The only work-around that I found was changing the UID of the new user to match root, 0 and then you can access anything owned by root.

To answer Dave's question... I'm only looking to give myself the ability to manage folders from my desk.

esiebert, if I put this user in the root group, will this give this user the ability to do as much damage as root? I'm use to Windows and NetWare in which you can give a user rights to a folder and then he can modify anything in or below that folder. Can this be done in the same way with ESX?

Dave, I forgot to answer your second question. I am running VirtualCenter, but I'm new to this so I might not be running it very well

I'm not entirely sure, the actual root user is a member of the root, bin, daemon, sys, adm, disk, wheel groups. I added a user to the root group and could not access files created by root without changing the UID to 0 to match root. You can probably assign rights to folders in Linux like in Windows, I'm no Linux expert though so I'm not sure of the procesdure for that.

The VM files are created with rw------- permissions and are owned by user root and have group root. This means that only owner (i.e., root or user with UID 0) has read and write permission and there are no other permissions set for anyone else. If you wanted to be able to manage (i.e., read and write) these files as another user you would have to 'chmod' the files, such that this other user has access to it. For example, if you do:

chmod 660 Filenames

Then the group is also given permission to read and write and your user that belongs the root group will be able to 'manage it'.

Dave, I like the idea of using the su -l command. Is there a way to accomplish the same thing in WinSCP? Can I login to WinSCP as my sshuser and then switch to being root once I'm connected?

Also, mbrkic mentioned the command "chmod 660 Filenames". Is it possible to run a command that would give sshuser rwx rights to a folder and any subfolders and files under that folder?

You could run chmod (you'd probably want chmod 777 to give rwx to the root group and other groups) and you would want to run it on both the folder and the files in the folders (chmod 777 * will work fine for the files - assuming the VM is not running or the files are in use by some other process).
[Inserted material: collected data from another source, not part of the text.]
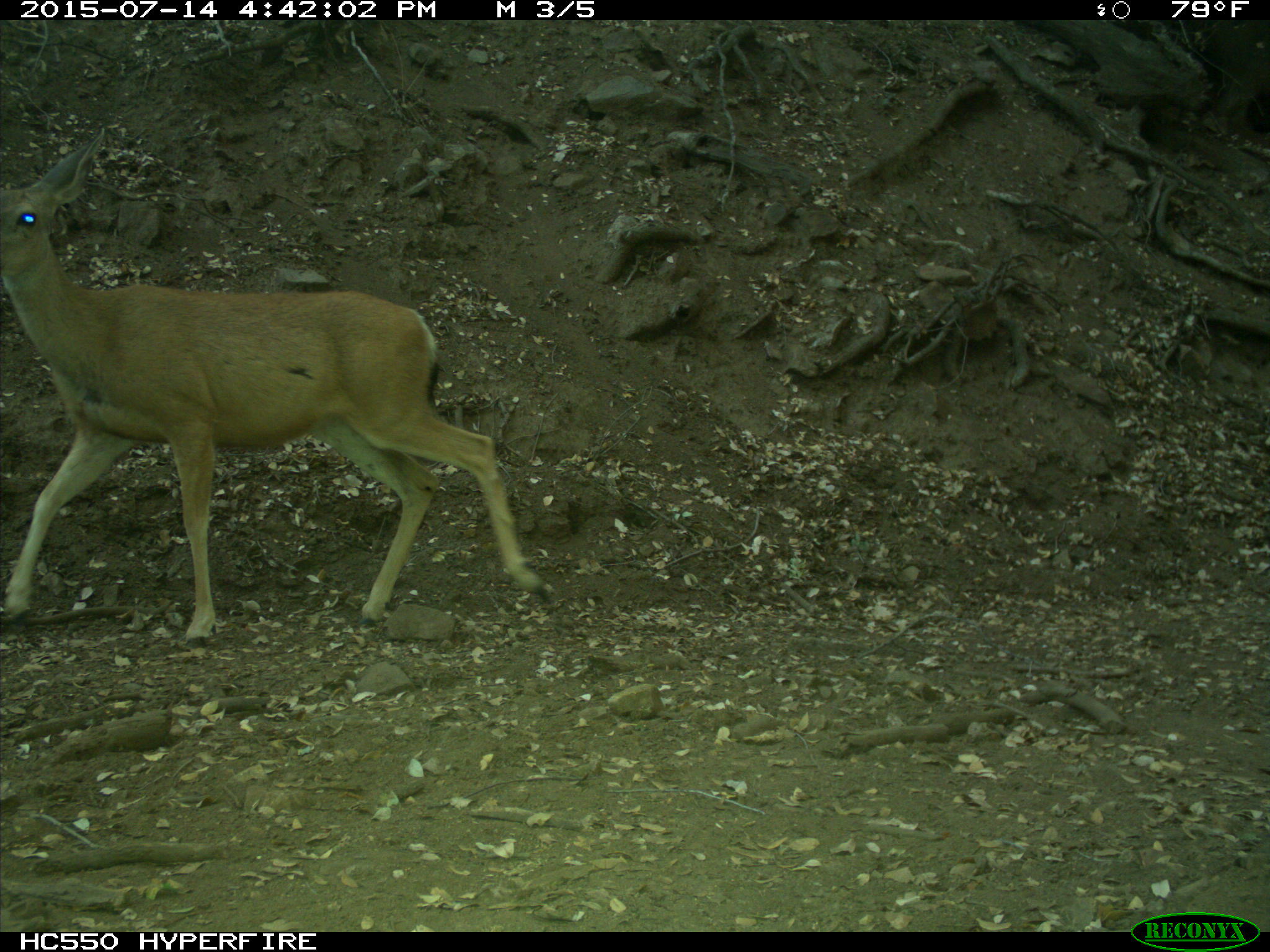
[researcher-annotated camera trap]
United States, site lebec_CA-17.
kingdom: Animalia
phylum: Chordata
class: Mammalia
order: Artiodactyla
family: Cervidae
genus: Odocoileus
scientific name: Odocoileus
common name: deer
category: unidentified deer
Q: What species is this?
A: Unidentified deer (deer) (Odocoileus).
I made the above changes and it didn't seem to affect the VMs in a negative manner. The permmissions are preserved if you migrate the VM to another ESX host and keep it on the same data store. The permissions reset to normal if you migrate the VM to a new data store.

I'm not sure you'll be able to do an SU with winscp, but if you are copying file to and from your ESX host, you should be running vmkfstools -e (to create a copy of the VMDK to copy off the system) and vmkfstools -i (on an vmdk files you copy to the server. When you run vmkfstools you can specify a location to which your sshuser will have full rights (as the destination for the export or source for the import).

That said, if you have VirtualCenter there are options to both clone a VM (including running sysprep - assuming you're running windows VMS), and you can also create a template from a VM from which you can deploy new VMs (i.e. essentially a copy of the template VM). That funtionality might provide what you are trying to accomplish here.

You can use -R for chmod to recursively change permissions for a directory and all subdirectories and files (be careful and make sure you know what you are doing The problem with changing permissions (and/or ownership) of files in the service console is that some operations (like snapshots) will still create files owned by root and with default permissions (i.e., rw-------), and this can quickly become a nightmare to manage.

In winscp, you can change to root but you will have to set-up sudo (man sudo, man sudoers) so that your non-root user can 'become root' by running:

sudo su -

Then you can specify the shell for scp (under "Environment/SCP") to be something like

/bin/bash -c 'sudo su -'

and that should do it.

If you set sudo up this way you can also use:

sudo su -

in your interactive logins to switch to root and the above method to manage all files as root through winscp, while still leaving remote ssh login disabled for root.